EXCERPT section start

Let us introduce the following notation:

- ${x}_{s}-$vector of distinctive features of the recognized signal,
- ${x}_{i}-$vector of distinctive features of i-th pattern signal (i – the number of the pattern signal, $i\in \left\{1,\dots ,M\right\}$ ),
- ${d}_{s,i}=d\left({x}_{s},{x}_{i}\right)-$the distance between the distinctive features vector of the recognized signal and the distinctive features vector of i-th pattern signal; the distance ${d}_{s,i}$ is the Mahalanobis distance taking into account the correlations of the distinctive features.

The signal recognition classifier compares the distance $d\left({x}_{s},{x}_{i}\right)$ with the acceptable positive distance of the classification $\delta $ . The distance $\delta $ is the limit that we will interpret as a boundary of emitter pattern recognition. We will divide the set of pattern signals into two subsets: the patterns satisfying the positive classification condition in relation to the recognized signal s – ${\mathit{D}}_{s}^{+}$ and the patterns that do not satisfy the positive classification condition – ${\mathit{D}}_{s}^{-}$. The formal definition is as follows:

$${\mathit{D}}_{s}^{+}=\left\{\hspace{0.33em}i\in \left\{1,\dots ,M\right\}|{d}_{s,i}\le \delta \right\}$$

$${\mathit{D}}_{s}^{-}=\left\{\hspace{0.33em}i\in \left\{1,\dots ,M\right\}\left|{d}_{s,i}\right.\u232a\delta \right\}$$

In the paper we propose the following method of determining the basic belief assignment on a set of pattern signals, which is related to the distance between a signal and a pattern in the distinctive features space:

$${m}_{s}\left(i\right)={e}^{-d({x}_{s},{x}_{i})}$$

As one can see from the formula (75) if $d\left({x}_{s},{x}_{i}\right)=0$ then ${m}_{s}\left(i\right)=1$ , whereas if $d\left({x}_{s},{x}_{i}\right)>0$ then $0<{m}_{s}\left(i\right)<1$ . The above measure is not normalized, hence we will normalize it

$${\tilde{m}}_{s}\left(i\right)=\frac{{m}_{s}\left(i\right)}{{{\displaystyle \sum}}_{i=1}^{M}{m}_{s}\left(i\right)}$$

The sum of the measures assigned to all the emitters, whose distinctive features lie outside the limit $\delta $ , will be treated as a measure assigned to the base hypothesis “unknown” (U)

EXCERPT section end
PROVIDED MATERIAL section start

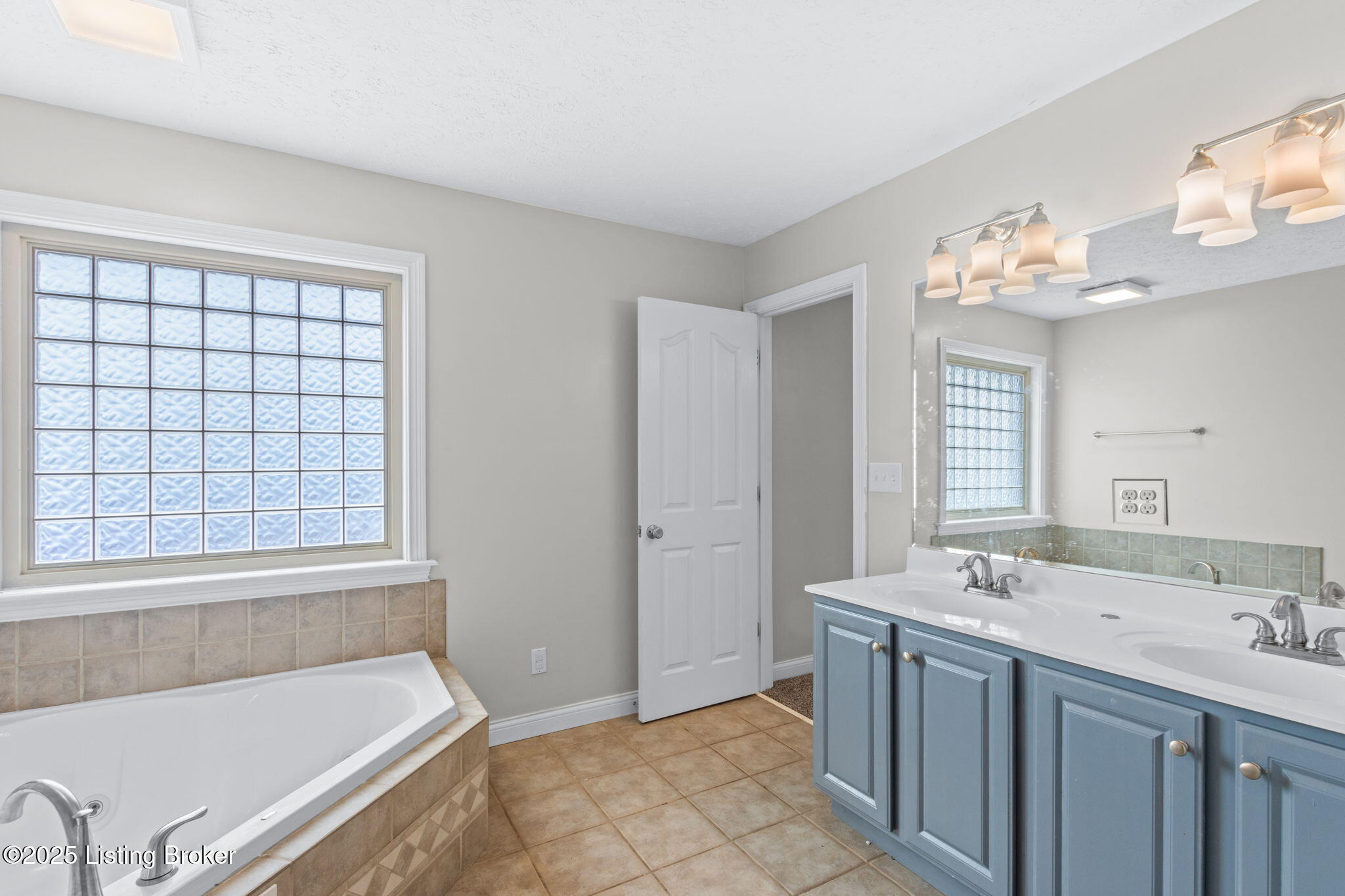 239 Village Circle Dr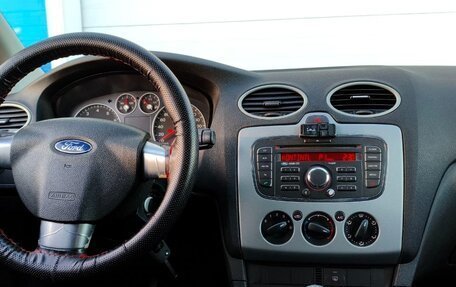 Ford Focus II рестайлинг, 2007 год, 419 000 рублей, 18 фотография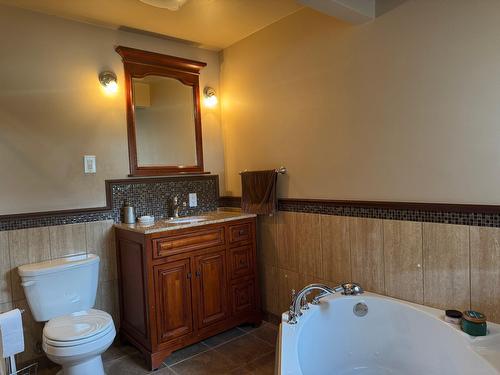 Salle de bains - 57 18E Rue, Rouyn-Noranda, QC - Indoor Photo Showing Bathroom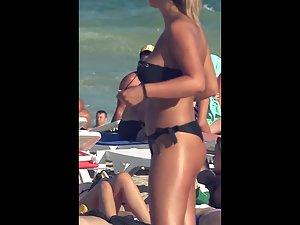 Pussy determined to be visible in a bikini Picture 5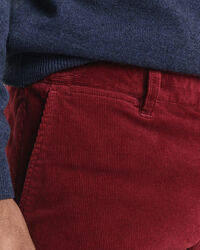 Slim Fit Cord Chinohose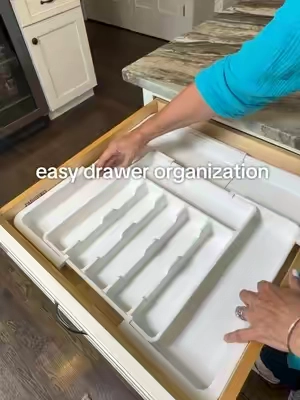 This expandable drawer organizer gave my kitchen drawers a custom feel. #drawerorganization #kitchenorganization #organizedhome #kitchenessentials #organizationhacks 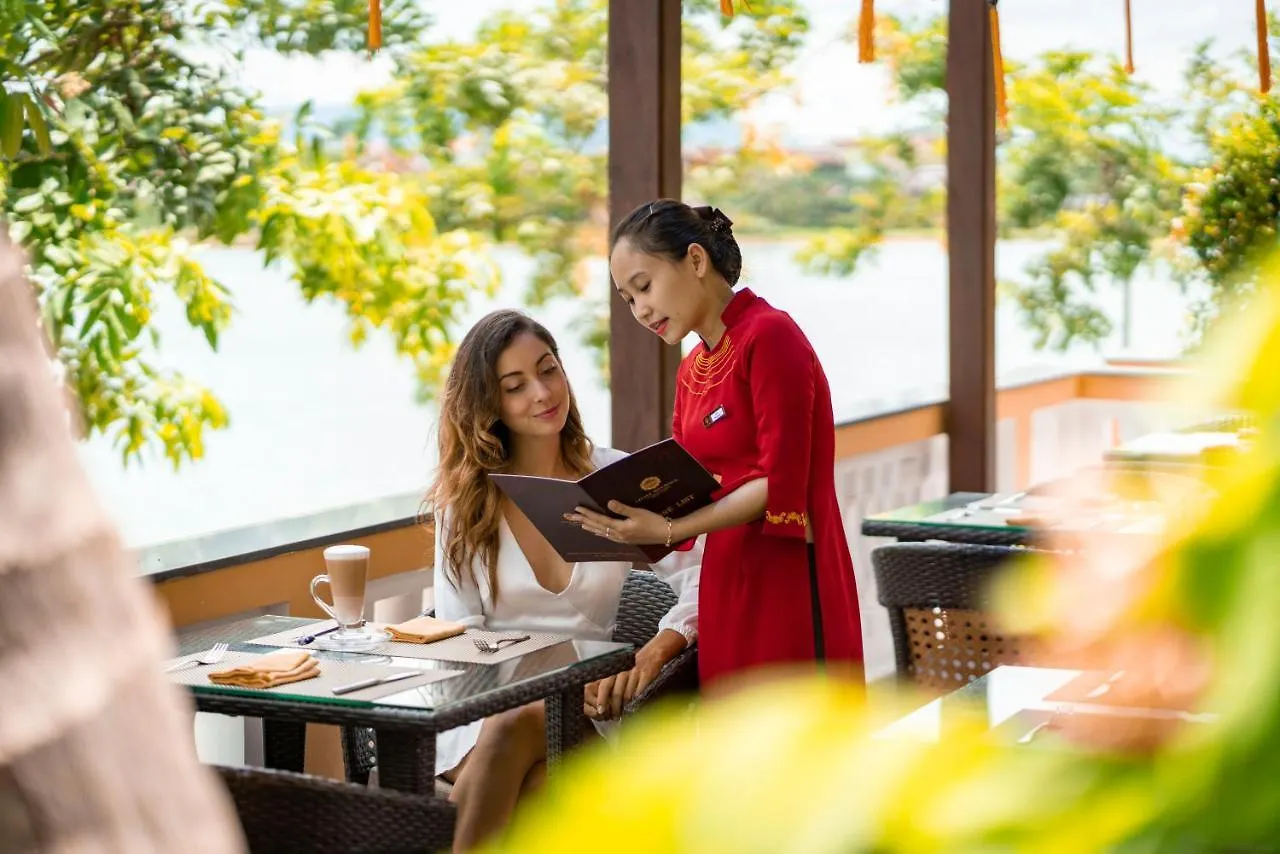 Little Riverside Hoi An . A Luxury Hotel & Spa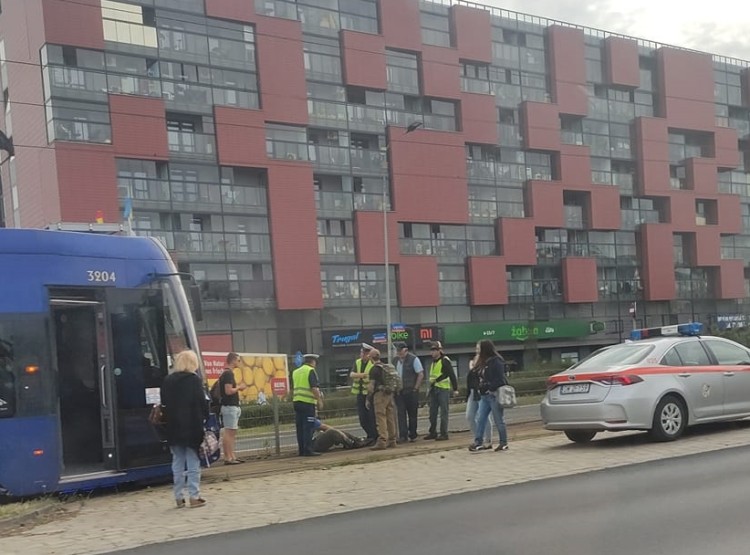 Wrocław: Utrudnienia dla pasażerów MPK jadących od strony Leśnicy, Czytelnik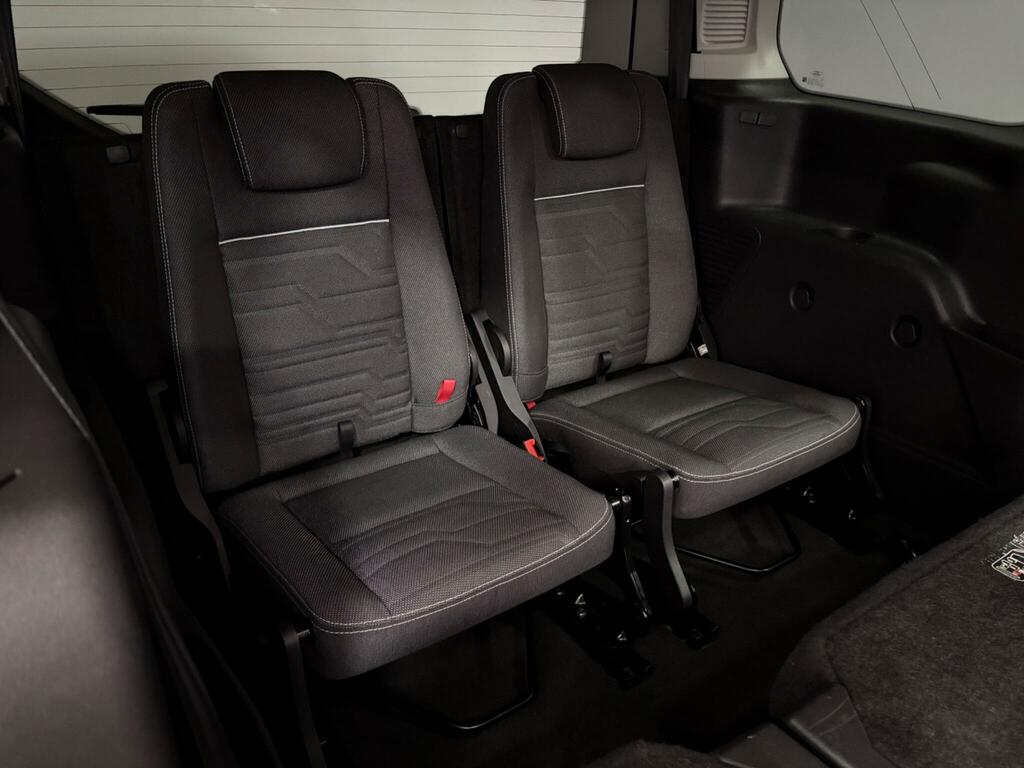 Ford Grand Tourneo Connect 1.5L Titanium White #35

PROVIDED MATERIAL section end

Set down, word for word, the part of the signal recognition excerpt above that opens with the words containing "Let us introduce" and closes with "the distinctive features.".

ANSWER TO THE EXERCISE =>
Let us introduce the following notation:

- ${x}_{s}-$vector of distinctive features of the recognized signal,
- ${x}_{i}-$vector of distinctive features of i-th pattern signal (i – the number of the pattern signal, $i\in \left\{1,\dots ,M\right\}$ ),
- ${d}_{s,i}=d\left({x}_{s},{x}_{i}\right)-$the distance between the distinctive features vector of the recognized signal and the distinctive features vector of i-th pattern signal; the distance ${d}_{s,i}$ is the Mahalanobis distance taking into account the correlations of the distinctive features.